I’m telling you this not because I want your sympathy – although sympathy can be quite nice, the world needs more of it, probably – but because bizarre lies spread easily online and can affect almost anyone. I’m not a celebrity. In my field, I’m somewhat of an oddball. I’ve lived an improbable life, but I’m certainly no one important, the occasional viral tweet or controversial article notwithstanding.

And yet I’ve had a grown man obsess about me for years, spread lies about me, and then get cranks with bigger platforms and followings to spread MORE lies. I don’t imagine it will ever fully stop. If it can happen to me, it can happen to anyone. We’ve all heard about online arguments spinning out of control, and sometimes there is no telling where it will all end up.

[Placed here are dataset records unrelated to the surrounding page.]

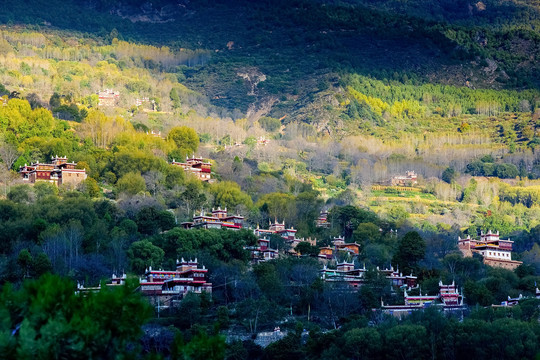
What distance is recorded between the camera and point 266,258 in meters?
61.5

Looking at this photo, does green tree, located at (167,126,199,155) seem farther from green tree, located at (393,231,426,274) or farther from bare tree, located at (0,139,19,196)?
green tree, located at (393,231,426,274)

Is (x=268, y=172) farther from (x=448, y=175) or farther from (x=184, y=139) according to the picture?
(x=448, y=175)

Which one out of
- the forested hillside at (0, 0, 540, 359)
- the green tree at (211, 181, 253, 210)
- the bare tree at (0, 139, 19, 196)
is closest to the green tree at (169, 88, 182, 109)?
the forested hillside at (0, 0, 540, 359)

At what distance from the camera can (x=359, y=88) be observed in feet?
394

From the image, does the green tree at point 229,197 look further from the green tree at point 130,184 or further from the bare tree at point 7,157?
the bare tree at point 7,157

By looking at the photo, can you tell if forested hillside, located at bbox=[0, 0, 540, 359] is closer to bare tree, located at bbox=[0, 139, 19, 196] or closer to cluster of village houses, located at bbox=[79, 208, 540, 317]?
bare tree, located at bbox=[0, 139, 19, 196]

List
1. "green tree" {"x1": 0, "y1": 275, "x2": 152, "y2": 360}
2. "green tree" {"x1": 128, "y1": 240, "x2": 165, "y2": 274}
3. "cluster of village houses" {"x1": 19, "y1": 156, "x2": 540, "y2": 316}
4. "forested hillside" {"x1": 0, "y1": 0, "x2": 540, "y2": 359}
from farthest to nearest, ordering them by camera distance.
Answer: "green tree" {"x1": 128, "y1": 240, "x2": 165, "y2": 274} → "cluster of village houses" {"x1": 19, "y1": 156, "x2": 540, "y2": 316} → "forested hillside" {"x1": 0, "y1": 0, "x2": 540, "y2": 359} → "green tree" {"x1": 0, "y1": 275, "x2": 152, "y2": 360}

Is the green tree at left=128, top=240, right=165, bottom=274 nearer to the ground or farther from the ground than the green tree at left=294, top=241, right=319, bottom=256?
farther from the ground

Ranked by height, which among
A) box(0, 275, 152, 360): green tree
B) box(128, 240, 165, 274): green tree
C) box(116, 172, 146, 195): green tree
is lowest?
box(128, 240, 165, 274): green tree

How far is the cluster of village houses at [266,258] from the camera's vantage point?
5391 cm

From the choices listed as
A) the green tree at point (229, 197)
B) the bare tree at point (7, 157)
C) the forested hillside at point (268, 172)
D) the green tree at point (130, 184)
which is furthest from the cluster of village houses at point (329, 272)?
the bare tree at point (7, 157)

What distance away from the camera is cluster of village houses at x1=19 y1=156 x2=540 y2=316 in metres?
53.9

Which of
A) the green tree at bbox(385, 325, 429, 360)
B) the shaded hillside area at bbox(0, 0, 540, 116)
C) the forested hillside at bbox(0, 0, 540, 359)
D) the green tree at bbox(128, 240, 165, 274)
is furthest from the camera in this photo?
the shaded hillside area at bbox(0, 0, 540, 116)

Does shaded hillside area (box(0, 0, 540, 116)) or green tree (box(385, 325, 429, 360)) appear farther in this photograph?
shaded hillside area (box(0, 0, 540, 116))
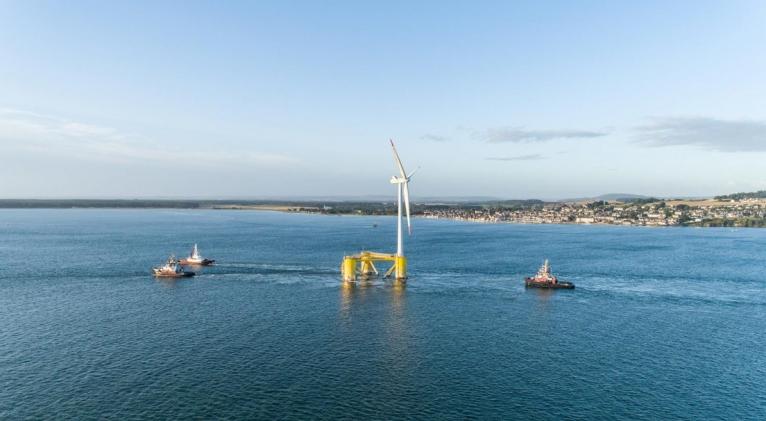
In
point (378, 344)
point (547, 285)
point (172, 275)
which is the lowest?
point (378, 344)

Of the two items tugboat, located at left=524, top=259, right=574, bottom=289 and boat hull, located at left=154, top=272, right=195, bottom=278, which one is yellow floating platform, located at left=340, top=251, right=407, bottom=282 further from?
boat hull, located at left=154, top=272, right=195, bottom=278

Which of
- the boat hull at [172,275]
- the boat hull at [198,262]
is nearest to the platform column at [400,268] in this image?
the boat hull at [172,275]

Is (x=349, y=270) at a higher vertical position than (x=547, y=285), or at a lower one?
higher

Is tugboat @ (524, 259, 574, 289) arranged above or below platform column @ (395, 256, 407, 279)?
below

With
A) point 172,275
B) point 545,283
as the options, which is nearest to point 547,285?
point 545,283

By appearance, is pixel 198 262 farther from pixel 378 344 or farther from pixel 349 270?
pixel 378 344

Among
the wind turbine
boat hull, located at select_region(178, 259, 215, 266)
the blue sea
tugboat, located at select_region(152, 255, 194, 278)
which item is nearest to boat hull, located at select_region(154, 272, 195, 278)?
tugboat, located at select_region(152, 255, 194, 278)

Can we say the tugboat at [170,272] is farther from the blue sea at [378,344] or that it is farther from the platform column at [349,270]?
the platform column at [349,270]

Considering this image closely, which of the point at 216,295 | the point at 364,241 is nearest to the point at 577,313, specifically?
the point at 216,295

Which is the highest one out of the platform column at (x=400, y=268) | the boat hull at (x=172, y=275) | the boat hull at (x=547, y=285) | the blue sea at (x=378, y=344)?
the platform column at (x=400, y=268)

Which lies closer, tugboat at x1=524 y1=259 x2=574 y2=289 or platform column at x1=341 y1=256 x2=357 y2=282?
tugboat at x1=524 y1=259 x2=574 y2=289
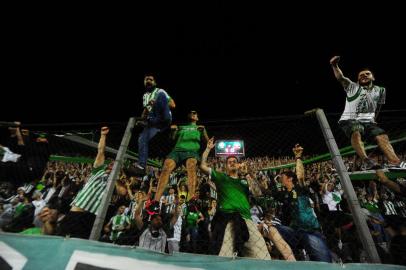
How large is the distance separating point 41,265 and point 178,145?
8.30 ft

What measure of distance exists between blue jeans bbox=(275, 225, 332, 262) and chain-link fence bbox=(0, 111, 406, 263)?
1 cm

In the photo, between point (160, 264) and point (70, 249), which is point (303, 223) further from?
point (70, 249)

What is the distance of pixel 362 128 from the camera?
145 inches

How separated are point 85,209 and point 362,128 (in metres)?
4.03

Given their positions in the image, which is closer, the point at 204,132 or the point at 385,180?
the point at 204,132

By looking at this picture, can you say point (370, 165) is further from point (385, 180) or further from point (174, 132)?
point (174, 132)

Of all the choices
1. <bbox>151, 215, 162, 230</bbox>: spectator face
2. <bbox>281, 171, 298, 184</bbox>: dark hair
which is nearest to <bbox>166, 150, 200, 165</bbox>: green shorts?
<bbox>151, 215, 162, 230</bbox>: spectator face

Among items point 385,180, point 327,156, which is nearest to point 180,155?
point 327,156

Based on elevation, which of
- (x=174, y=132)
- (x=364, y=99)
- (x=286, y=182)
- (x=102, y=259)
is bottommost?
(x=102, y=259)

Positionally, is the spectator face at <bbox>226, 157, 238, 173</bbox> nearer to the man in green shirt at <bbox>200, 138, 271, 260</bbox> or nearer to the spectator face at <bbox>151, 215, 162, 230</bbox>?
the man in green shirt at <bbox>200, 138, 271, 260</bbox>

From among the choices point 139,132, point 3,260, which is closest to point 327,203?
point 139,132

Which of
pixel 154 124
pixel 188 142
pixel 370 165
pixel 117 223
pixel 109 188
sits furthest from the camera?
pixel 117 223

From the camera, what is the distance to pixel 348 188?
2.43 m

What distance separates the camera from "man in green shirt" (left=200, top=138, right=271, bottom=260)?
338 centimetres
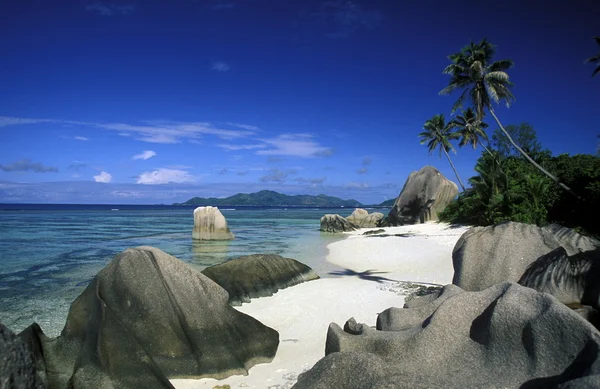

It’s not fair, and I don’t know what the solution is. The only advice I can give others is to document everything and learn to have a sense of humor about it should someone decide to zero in on them. It can be uncomfortable, and cruel, and weird, and distressing, but you might make new friends along the way – as I did, when I began staying in touch with my accuser’s other victims, who are numerous.

Again, I am reminded of the fact that the internet is a blessing. And also – the internet is a mistake.

Not only should we all know less about each other, but frequently, what we think we know about each other is just malicious bullshit.